ドラゴンになりたいおっさん、現代ダンジョンでトカゲに転生する。

蟹ハジメ

第1話 おっさんからトカゲになった日

 斎藤銀司さいとうぎんし、33歳、男。職業:ドラゴン造形師。

 

 俺は今、死にかけている。


 原因はドラゴンの巨大模型『飛び立つ鋼竜』に押し倒されたことによる怪我と圧迫。

 

 結構でかい地震が起きたとき俺はその巨大模型の制作作業中だった。仕事としてではなく趣味で作ってた物だったんだが、固定が甘かったらしい。


 俺は昔からドラゴンが好きだった。


 ドラゴンはいい、自由で強くて、人間のような厄介なしがらみはない。究極の個だ。


 あこがれ続けた結果、ドラゴンの造形師という職業に就くまでになった。


 だから、本当は避けられたはずなのに無意識に巨大模型を受け止めようとしてしまったんだ。最高傑作になるはずだった作品を守りたい一心だった。

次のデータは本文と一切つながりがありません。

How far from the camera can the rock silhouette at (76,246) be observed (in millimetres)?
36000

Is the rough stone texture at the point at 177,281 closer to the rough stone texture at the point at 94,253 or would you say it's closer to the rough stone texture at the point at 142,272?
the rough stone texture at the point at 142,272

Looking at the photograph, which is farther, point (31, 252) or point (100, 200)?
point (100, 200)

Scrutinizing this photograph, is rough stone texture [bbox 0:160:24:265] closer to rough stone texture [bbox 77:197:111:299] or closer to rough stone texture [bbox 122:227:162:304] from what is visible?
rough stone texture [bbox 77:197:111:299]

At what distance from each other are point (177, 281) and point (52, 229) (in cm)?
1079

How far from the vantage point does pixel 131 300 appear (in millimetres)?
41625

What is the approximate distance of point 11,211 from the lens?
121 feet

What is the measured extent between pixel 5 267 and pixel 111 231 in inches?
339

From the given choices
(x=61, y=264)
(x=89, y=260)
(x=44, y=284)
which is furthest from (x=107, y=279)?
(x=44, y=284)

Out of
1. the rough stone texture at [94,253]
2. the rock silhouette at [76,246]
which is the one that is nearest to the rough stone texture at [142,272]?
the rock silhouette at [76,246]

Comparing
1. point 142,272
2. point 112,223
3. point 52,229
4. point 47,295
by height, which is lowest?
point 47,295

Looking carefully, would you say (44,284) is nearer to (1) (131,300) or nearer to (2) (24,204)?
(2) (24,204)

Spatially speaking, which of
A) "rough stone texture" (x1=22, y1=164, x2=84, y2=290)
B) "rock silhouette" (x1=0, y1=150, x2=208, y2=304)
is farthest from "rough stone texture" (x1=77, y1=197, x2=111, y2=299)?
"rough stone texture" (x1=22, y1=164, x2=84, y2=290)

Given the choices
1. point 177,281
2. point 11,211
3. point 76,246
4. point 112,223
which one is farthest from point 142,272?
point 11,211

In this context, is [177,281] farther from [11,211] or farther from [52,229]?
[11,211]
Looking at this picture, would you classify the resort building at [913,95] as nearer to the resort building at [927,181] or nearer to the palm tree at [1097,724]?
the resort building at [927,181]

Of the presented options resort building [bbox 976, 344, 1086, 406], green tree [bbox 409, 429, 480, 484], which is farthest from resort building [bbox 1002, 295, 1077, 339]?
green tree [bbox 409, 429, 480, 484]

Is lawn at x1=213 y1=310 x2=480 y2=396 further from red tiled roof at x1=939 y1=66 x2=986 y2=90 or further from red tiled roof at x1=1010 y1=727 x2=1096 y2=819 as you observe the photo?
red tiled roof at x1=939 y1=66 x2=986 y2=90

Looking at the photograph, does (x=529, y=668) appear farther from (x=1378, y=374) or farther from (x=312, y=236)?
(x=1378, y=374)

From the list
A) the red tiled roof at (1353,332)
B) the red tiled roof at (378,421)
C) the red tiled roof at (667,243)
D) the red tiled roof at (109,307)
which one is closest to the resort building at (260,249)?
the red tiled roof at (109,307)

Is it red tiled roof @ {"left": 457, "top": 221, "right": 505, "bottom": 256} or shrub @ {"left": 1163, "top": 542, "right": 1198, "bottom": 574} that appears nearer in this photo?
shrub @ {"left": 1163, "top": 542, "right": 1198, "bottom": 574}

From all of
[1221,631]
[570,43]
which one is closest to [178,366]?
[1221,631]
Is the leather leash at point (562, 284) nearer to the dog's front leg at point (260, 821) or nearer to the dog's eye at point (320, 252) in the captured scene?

 自分が潰れる音。グチャっと、熟れたトマトが潰れたような音がまだ耳の奥で響いている。


「ぐぁ……ぁ……」


 中途半端に潰されたからもう声も出せない。


 神様、もし次があるならドラゴンに転生させてください。

 

 間違っても、人間にはしないで……


「お、ねがぃ……じま……ず……」


 こうして俺は、永遠の暗闇に落ちていった。



◇◆◇



「は?」


 そんな言葉が漏れたのは、俺の意識がはっきりと覚醒したからだ。

 長い人生、不思議なことの一つや二つあるもんだというが、これは流石にぶっ飛んでる。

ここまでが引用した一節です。